TASK —
Return the listing below word for word, keeping every line unchanged.

[Spatial reasoning dataset excerpts]
————————

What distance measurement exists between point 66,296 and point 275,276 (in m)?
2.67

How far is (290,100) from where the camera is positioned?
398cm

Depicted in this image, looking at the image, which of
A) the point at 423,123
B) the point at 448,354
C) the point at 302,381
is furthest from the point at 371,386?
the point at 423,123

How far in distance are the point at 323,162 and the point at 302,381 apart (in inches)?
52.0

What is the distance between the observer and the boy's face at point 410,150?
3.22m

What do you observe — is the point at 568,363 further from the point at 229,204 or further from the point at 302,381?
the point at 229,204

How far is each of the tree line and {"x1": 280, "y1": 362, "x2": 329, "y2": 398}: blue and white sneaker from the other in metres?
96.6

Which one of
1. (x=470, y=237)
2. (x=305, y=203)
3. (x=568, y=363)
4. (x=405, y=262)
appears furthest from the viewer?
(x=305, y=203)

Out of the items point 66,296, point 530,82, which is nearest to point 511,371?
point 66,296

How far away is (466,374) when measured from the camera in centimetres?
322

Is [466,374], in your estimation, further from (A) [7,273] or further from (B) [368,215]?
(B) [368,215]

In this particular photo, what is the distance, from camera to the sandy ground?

————————

ANSWER —
What distance measurement exists between point 66,296 and point 275,276 (in m)?
2.67

How far is (290,100) from where the camera is positioned?
398cm

Depicted in this image, looking at the image, which of
A) the point at 423,123
B) the point at 448,354
C) the point at 302,381
is furthest from the point at 371,386?
the point at 423,123

How far in distance are the point at 323,162 and the point at 302,381 apart (in inches)?
52.0

What is the distance between the observer and the boy's face at point 410,150?
3.22m

What do you observe — is the point at 568,363 further from the point at 229,204 or further from the point at 302,381?
the point at 229,204

How far is each of the tree line and {"x1": 280, "y1": 362, "x2": 329, "y2": 398}: blue and white sneaker from the other in metres?
96.6

Which one of
1. (x=470, y=237)
2. (x=305, y=203)
3. (x=568, y=363)
4. (x=405, y=262)
appears furthest from the viewer?
(x=305, y=203)

Out of the items point 66,296, point 530,82, which is nearest to point 511,371?
point 66,296

How far away is (466,374) when measured from the camera in centimetres?
322

Is [466,374], in your estimation, further from (A) [7,273] or further from (B) [368,215]?
(B) [368,215]

In this particular photo, what is the distance, from camera to the sandy ground?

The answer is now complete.